Breaking down the figures, the actual number of remortgage applications that were processed and approved this February reached a staggering 44,000, which is a record high when comparing all the previous months, covering an entire period stretching way back to January 2009.  With a yearly increase averaging an impressive 35% per annum, it seems that property owners across the UK are unable to resist the temptation of remortgaging in order to lower their monthly payments, increase their borrowing terms and release additional funds for home improvements, alongside an entire  host of other similarly valid reasons.

However, although the remortgage sector and first-time buyer markets have experienced a notable increase in activity, it seems that traditional mortgage borrowing is entering a minor slump, with the number of conventional mortgage applications falling by a total of eight percent in February.  This means that, in February alone, remortgage lending represented around forty percent of all mortgage borrowing – which is a six year record in itself.

Explaining the Popularity of Remortgaging Products

So, what are the main reasons for this substantial turnaround and considerable surge in the number of remortgage products being applied for?  According to industry experts and a wide cross-section of UK economists, the average homeowner is deciding to switch providers as a means of saving money by taking advantage of the significantly low interest rates which are now attached to secured borrowing.

Another reason for the current trend, is the fact that most lenders have signified that the low mortgage rates available at present are not going to last forever, with many lenders already announcing expected increases in the coming months.

In the words of Andy Knee, who is currently chief executive at LMS, “February enjoyed the biggest boom in recent remortgaging history. Remortgage transactions rose to their highest level in eight years as homeowners took advantage of continued low rates and the opportunity to lower monthly repayments.”

“Meanwhile, inflation has risen to 2.3% and real wages are starting to fall. The consequence: homeowners will have less in their pockets come the end of the month. Remortgaging can help alleviate a potentially difficult financial situation, for example, one-in-five reduced their monthly repayments by remortgaging in February,” he hastened to add.

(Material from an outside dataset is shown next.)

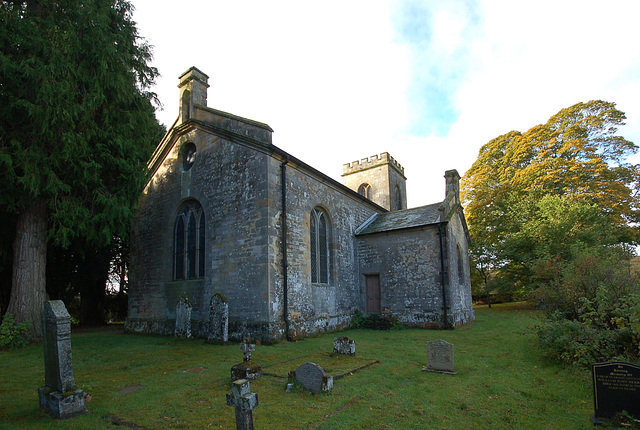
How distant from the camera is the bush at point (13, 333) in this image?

Switching Products Now, Before It’s Too Late

Since March this year, the economic climate has entered a slightly worrying phase of minor instability and unpredictability.  With this in mind, the time to take advantage of the currently low mortgage rates by means of switching lenders or remortgaging with an existing provider with the aim of getting a better deal is in the here and now, before the opportunity to seize such a competitive deal passes by completely.